Podcast Summary: "Inside NBCUniversal’s Test to Use AI Agents to Sell Ads Against a Live NFL Game"
Podcast: The Digiday Podcast
Host(s): Kamiko McCoy (Senior Marketing Reporter), Tim Peterson (Executive Editor of Video & Audio at Digiday)
Guest: Ryan McConville (Chief Product Officer & EVP of Ad Products and Solutions, NBCUniversal)
Date: February 3, 2026
Main Theme & Purpose
This episode delves into NBCUniversal’s groundbreaking proof of concept using agentic AI to buy and sell advertising inventory—specifically for a live NFL playoff game, one of the most valuable ad opportunities in TV. The discussion addresses the current state of AI agents in ad transactions, the intricacies and challenges of automating the traditional TV and streaming ad sales process, and the implications for buyers, agencies, and viewers.
Key Discussion Points and Insights
1. The State of AI Agents in Ad Transactions
[00:34 – 02:21]
- Before NBCUniversal's experiment, the consensus in the industry was that AI agents were limited to planning, reporting, and data analysis, but not actual ad transactions.
- NBCUniversal, with partners RPA, Noon Research, and Freewheel, set out to prove that AI agents could participate in the sales process for top-tier media events—including both traditional TV and streaming.
"At the time they were all just like, maybe one day, but not today. ... When it comes to the point of transaction, no, we're not there yet. In fact, we're far from it." – Tim Peterson (00:34)
2. Why Start with Live Sports and TV?
[02:21 – 06:59]
- Live sports like the NFL are among the most valuable and complex advertising environments, making automation both challenging and vital.

* _Items_
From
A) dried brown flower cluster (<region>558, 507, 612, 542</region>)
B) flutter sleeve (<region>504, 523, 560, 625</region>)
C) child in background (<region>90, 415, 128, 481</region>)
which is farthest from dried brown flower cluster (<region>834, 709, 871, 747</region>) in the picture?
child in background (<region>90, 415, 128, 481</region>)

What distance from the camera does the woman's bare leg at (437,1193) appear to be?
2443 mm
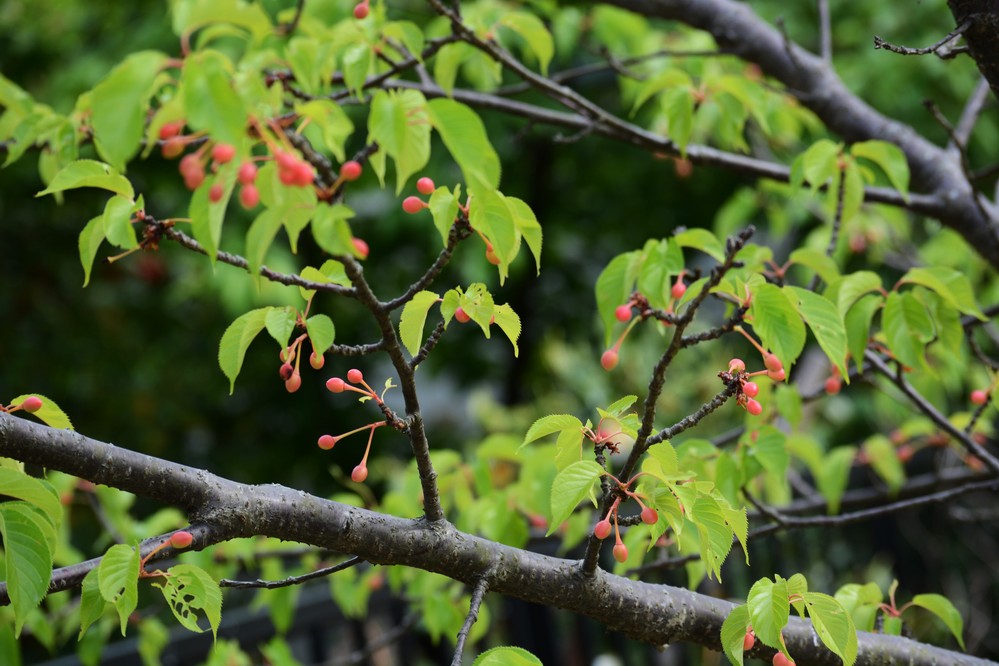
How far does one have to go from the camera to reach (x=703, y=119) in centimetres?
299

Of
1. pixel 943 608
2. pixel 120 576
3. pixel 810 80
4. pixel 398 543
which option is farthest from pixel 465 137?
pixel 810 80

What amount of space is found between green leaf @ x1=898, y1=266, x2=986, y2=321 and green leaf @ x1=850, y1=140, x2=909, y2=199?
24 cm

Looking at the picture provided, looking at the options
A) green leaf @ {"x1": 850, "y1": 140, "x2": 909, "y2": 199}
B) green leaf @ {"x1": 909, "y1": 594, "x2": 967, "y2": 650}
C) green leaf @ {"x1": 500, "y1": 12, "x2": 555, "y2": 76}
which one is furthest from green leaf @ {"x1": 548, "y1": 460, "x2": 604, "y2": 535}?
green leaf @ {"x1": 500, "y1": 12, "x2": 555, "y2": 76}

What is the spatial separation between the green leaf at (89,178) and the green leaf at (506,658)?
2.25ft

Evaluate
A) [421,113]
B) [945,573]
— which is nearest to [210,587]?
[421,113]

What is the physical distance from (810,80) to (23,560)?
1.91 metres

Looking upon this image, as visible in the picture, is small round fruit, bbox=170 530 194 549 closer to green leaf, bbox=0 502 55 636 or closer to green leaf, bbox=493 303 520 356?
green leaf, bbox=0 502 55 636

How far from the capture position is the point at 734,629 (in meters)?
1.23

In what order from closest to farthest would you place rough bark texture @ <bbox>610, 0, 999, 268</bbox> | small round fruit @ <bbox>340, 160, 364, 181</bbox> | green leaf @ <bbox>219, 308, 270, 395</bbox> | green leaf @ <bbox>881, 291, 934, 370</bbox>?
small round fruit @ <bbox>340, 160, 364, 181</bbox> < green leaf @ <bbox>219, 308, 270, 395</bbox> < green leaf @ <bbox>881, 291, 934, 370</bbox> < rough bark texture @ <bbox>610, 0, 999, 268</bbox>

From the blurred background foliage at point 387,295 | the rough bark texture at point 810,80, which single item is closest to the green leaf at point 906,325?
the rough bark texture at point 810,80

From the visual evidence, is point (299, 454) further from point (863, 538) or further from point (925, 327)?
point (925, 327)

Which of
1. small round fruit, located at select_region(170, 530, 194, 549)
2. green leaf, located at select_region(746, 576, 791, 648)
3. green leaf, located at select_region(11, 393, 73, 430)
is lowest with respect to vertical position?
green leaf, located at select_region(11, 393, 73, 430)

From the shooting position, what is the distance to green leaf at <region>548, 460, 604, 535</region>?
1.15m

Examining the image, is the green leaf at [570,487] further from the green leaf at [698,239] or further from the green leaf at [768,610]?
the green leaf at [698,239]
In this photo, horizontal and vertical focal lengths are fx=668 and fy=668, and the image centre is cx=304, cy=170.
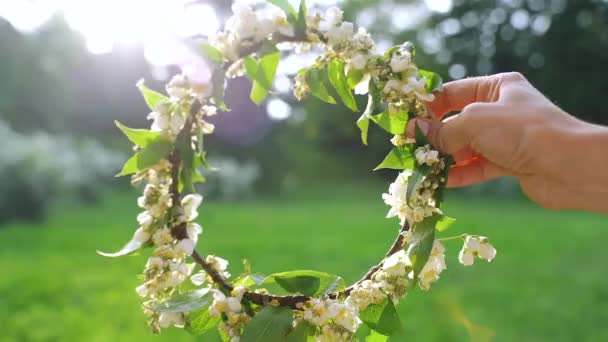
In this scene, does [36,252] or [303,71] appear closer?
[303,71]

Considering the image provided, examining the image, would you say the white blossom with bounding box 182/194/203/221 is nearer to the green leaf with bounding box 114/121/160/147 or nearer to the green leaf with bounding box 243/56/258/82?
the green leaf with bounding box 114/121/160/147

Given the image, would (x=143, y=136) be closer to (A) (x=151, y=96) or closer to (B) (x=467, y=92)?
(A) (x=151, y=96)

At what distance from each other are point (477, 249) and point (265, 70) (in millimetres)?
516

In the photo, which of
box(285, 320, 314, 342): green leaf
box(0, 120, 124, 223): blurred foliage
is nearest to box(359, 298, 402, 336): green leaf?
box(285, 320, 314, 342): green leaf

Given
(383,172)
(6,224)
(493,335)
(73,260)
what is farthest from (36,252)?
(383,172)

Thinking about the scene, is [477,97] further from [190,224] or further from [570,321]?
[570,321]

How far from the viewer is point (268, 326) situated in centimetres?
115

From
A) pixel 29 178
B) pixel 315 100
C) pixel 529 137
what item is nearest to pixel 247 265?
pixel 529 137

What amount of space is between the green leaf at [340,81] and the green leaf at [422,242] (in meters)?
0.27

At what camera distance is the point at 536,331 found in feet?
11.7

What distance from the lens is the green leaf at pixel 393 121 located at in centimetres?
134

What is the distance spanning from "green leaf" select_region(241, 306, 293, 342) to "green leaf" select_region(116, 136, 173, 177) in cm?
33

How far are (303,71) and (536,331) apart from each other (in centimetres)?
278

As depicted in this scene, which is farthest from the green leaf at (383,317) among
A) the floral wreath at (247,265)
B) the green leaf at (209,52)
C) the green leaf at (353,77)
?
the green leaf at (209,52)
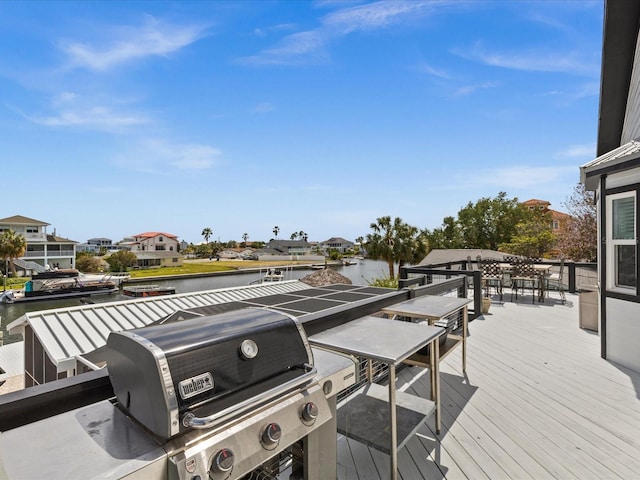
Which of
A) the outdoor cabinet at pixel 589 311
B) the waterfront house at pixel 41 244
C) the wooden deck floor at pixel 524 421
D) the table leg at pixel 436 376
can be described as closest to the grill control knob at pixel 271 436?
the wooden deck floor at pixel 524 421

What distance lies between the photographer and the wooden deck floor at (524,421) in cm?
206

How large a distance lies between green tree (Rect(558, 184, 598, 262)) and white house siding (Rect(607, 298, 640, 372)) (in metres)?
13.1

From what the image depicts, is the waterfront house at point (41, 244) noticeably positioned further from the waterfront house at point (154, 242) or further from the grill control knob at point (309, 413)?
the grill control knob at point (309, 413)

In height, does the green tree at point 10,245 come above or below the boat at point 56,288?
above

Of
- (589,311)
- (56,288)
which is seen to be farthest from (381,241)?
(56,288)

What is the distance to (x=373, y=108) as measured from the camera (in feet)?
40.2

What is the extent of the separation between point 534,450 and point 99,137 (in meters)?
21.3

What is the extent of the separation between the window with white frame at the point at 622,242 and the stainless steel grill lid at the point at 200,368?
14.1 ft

* _Task set_
1. Transcribe the podcast summary from "- NBCUniversal, with" up to and including "Tim Peterson (00:34)".
2. Pull out every line of the entries that contains the string "bounding", treating uppercase and lowercase as different.
The podcast summary and the entries are unrelated to each other.

* _List of solutions_
1.
- NBCUniversal, with partners RPA, Noon Research, and Freewheel, set out to prove that AI agents could participate in the sales process for top-tier media events—including both traditional TV and streaming.
"At the time they were all just like, maybe one day, but not today. ... When it comes to the point of transaction, no, we're not there yet. In fact, we're far from it." – Tim Peterson (00:34)

2.
Considering the image provided, examining the image, would you say the white blossom with bounding box 182/194/203/221 is nearer to the green leaf with bounding box 114/121/160/147 or nearer to the green leaf with bounding box 243/56/258/82?
the green leaf with bounding box 114/121/160/147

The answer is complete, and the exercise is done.